TEXTAUSZUG:
1,57 Mrd. Euro lassen sich Urlauber aus dem Rhein-Kreis Neuss ihre Reiselust kosten

Rhein-Kreis Neuss – Kofferpacken im Rhein-Kreis Neuss – Reiselust steht hoch im Kurs: Insgesamt geben die Menschen aus dem Rhein-Kreis Neuss nahezu 1,57 Milliarden Euro pro Jahr für den Tourismus aus – von der Landpartie bis zur Pauschalreise und von der Radtour bis zum Städtetrip.

Das geht aus einer regionalen Tourismus-Datenanalyse hervor, die das Pestel-Institut jetzt erstmals für die Initiative „Auf Zukunft gebucht“ der Tourismuswirtschaft gemacht hat. Diese wollte wissen, wie viel das touristische Erleben den Menschen in der Region wert ist.

Vom Kind bis zum Senior im Rhein-Kreis Neuss: Die Pro-Kopf-Ausgaben für den Tourismus betragen 3.600 Euro im Jahr.

„Egal, ob es der Flug zur Ferieninsel oder das Essen am Urlaubsort ist: Rund 19 Prozent von dem Geld, das die Einwohner vom Rhein-Kreis Neuss ausgeben, fließt in den Tourismus. Zum Vergleich: 9 Prozent sind es für Nahrungsmittel.

BEREITGESTELLTES MATERIAL:
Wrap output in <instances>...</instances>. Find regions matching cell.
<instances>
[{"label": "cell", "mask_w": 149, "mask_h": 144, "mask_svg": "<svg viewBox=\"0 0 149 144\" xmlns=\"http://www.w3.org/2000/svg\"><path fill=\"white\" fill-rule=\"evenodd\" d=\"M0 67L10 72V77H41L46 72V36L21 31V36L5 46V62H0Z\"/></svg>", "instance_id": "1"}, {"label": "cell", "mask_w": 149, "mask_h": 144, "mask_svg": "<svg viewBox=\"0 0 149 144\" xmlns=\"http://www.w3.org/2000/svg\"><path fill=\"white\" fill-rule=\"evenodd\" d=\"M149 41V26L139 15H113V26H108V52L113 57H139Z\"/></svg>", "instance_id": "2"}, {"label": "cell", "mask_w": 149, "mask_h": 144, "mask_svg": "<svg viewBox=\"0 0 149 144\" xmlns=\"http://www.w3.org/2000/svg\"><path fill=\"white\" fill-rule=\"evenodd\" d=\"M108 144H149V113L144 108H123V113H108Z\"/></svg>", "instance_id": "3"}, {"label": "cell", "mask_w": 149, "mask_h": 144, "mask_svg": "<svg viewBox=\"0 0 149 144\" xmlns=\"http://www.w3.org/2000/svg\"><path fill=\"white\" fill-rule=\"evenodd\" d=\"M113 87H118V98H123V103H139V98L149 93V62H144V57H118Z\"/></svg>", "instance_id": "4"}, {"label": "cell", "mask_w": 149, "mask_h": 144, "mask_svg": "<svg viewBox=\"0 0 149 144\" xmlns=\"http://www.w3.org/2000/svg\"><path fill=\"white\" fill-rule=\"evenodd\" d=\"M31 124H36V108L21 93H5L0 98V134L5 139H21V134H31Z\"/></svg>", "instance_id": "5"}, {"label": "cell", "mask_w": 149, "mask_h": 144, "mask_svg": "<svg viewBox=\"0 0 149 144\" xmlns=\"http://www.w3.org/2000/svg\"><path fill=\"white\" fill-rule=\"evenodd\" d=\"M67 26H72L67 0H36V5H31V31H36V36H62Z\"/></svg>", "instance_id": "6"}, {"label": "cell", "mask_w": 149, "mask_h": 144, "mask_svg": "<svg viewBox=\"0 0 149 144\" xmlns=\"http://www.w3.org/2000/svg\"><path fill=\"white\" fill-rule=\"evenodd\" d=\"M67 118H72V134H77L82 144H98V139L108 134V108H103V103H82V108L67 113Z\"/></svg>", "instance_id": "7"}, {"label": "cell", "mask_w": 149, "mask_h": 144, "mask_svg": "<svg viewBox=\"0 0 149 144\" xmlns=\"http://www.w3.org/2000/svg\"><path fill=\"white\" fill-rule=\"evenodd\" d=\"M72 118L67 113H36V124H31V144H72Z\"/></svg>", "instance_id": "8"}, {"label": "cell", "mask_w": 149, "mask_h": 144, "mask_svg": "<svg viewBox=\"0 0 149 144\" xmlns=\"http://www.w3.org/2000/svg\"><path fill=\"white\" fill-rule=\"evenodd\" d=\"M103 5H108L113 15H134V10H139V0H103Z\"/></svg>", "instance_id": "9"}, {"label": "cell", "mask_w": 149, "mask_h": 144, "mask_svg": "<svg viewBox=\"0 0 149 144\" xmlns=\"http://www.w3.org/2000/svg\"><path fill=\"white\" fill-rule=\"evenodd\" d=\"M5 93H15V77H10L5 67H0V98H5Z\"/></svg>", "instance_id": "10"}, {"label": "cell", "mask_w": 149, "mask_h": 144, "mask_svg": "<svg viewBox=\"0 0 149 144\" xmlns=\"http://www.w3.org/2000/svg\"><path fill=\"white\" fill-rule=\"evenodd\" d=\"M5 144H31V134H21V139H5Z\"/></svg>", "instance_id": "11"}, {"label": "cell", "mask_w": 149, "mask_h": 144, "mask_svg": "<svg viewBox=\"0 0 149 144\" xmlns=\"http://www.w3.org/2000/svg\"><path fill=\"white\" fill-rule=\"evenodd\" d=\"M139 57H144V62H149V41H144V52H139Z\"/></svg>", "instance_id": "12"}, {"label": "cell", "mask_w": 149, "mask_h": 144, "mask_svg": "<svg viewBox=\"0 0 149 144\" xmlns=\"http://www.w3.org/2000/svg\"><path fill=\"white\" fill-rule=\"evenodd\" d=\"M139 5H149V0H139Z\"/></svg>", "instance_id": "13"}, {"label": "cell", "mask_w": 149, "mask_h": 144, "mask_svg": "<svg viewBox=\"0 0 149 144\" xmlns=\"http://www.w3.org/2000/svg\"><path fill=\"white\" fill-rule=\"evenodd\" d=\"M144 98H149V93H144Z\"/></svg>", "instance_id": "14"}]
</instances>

ARBEITSAUFTRÄGE:
A – Übertragen Sie den Satz „Vom Kind bis zum Senior im Rhein-Kreis Neuss: Die Pro-Kopf-Ausgaben für den Tourismus betragen 3.600 Euro im Jahr.“ aus dem Textauszug ins Englische.
B – Schreiben Sie aus dem Textauszug die Passage von „Rhein-Kreis Neuss – Kofferpacken im“ bis „Euro im Jahr.“ wortgetreu ab.

LÖSUNGEN:
A – From children to seniors in the Rhein-Kreis Neuss: per capita spending on tourism amounts to 3,600 euros a year.

B –
Rhein-Kreis Neuss – Kofferpacken im Rhein-Kreis Neuss – Reiselust steht hoch im Kurs: Insgesamt geben die Menschen aus dem Rhein-Kreis Neuss nahezu 1,57 Milliarden Euro pro Jahr für den Tourismus aus – von der Landpartie bis zur Pauschalreise und von der Radtour bis zum Städtetrip.

Das geht aus einer regionalen Tourismus-Datenanalyse hervor, die das Pestel-Institut jetzt erstmals für die Initiative „Auf Zukunft gebucht“ der Tourismuswirtschaft gemacht hat. Diese wollte wissen, wie viel das touristische Erleben den Menschen in der Region wert ist.

Vom Kind bis zum Senior im Rhein-Kreis Neuss: Die Pro-Kopf-Ausgaben für den Tourismus betragen 3.600 Euro im Jahr.